Every record below should be printed exactly as given.

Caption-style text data
○ ○ ○

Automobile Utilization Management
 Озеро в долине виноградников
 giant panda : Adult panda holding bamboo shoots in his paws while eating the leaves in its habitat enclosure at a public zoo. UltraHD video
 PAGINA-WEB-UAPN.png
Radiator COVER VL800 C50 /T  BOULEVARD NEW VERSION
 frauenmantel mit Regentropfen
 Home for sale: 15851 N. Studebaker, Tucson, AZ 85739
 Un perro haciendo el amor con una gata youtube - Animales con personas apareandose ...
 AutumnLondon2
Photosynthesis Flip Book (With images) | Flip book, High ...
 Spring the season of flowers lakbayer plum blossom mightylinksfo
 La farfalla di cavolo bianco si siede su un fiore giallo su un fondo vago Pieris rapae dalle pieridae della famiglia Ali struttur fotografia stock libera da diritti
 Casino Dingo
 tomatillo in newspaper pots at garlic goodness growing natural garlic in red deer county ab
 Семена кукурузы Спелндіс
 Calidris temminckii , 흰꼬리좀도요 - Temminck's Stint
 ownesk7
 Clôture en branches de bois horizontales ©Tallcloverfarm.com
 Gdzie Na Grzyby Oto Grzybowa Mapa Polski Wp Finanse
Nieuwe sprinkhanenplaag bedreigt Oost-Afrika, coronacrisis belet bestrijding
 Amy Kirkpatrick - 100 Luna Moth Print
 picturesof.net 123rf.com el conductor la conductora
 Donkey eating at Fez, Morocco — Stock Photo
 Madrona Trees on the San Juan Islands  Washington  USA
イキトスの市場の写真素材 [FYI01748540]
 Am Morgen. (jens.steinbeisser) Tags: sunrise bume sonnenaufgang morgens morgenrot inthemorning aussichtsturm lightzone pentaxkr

○ ○ ○

### Result of this exercise
Automobile Utilization Management
 Озеро в долине виноградников
 giant panda : Adult panda holding bamboo shoots in his paws while eating the leaves in its habitat enclosure at a public zoo. UltraHD video
 PAGINA-WEB-UAPN.png
Radiator COVER VL800 C50 /T  BOULEVARD NEW VERSION
 frauenmantel mit Regentropfen
 Home for sale: 15851 N. Studebaker, Tucson, AZ 85739
 Un perro haciendo el amor con una gata youtube - Animales con personas apareandose ...
 AutumnLondon2
Photosynthesis Flip Book (With images) | Flip book, High ...
 Spring the season of flowers lakbayer plum blossom mightylinksfo
 La farfalla di cavolo bianco si siede su un fiore giallo su un fondo vago Pieris rapae dalle pieridae della famiglia Ali struttur fotografia stock libera da diritti
 Casino Dingo
 tomatillo in newspaper pots at garlic goodness growing natural garlic in red deer county ab
 Семена кукурузы Спелндіс
 Calidris temminckii , 흰꼬리좀도요 - Temminck's Stint
 ownesk7
 Clôture en branches de bois horizontales ©Tallcloverfarm.com
 Gdzie Na Grzyby Oto Grzybowa Mapa Polski Wp Finanse
Nieuwe sprinkhanenplaag bedreigt Oost-Afrika, coronacrisis belet bestrijding
 Amy Kirkpatrick - 100 Luna Moth Print
 picturesof.net 123rf.com el conductor la conductora
 Donkey eating at Fez, Morocco — Stock Photo
 Madrona Trees on the San Juan Islands  Washington  USA
イキトスの市場の写真素材 [FYI01748540]
 Am Morgen. (jens.steinbeisser) Tags: sunrise bume sonnenaufgang morgens morgenrot inthemorning aussichtsturm lightzone pentaxkr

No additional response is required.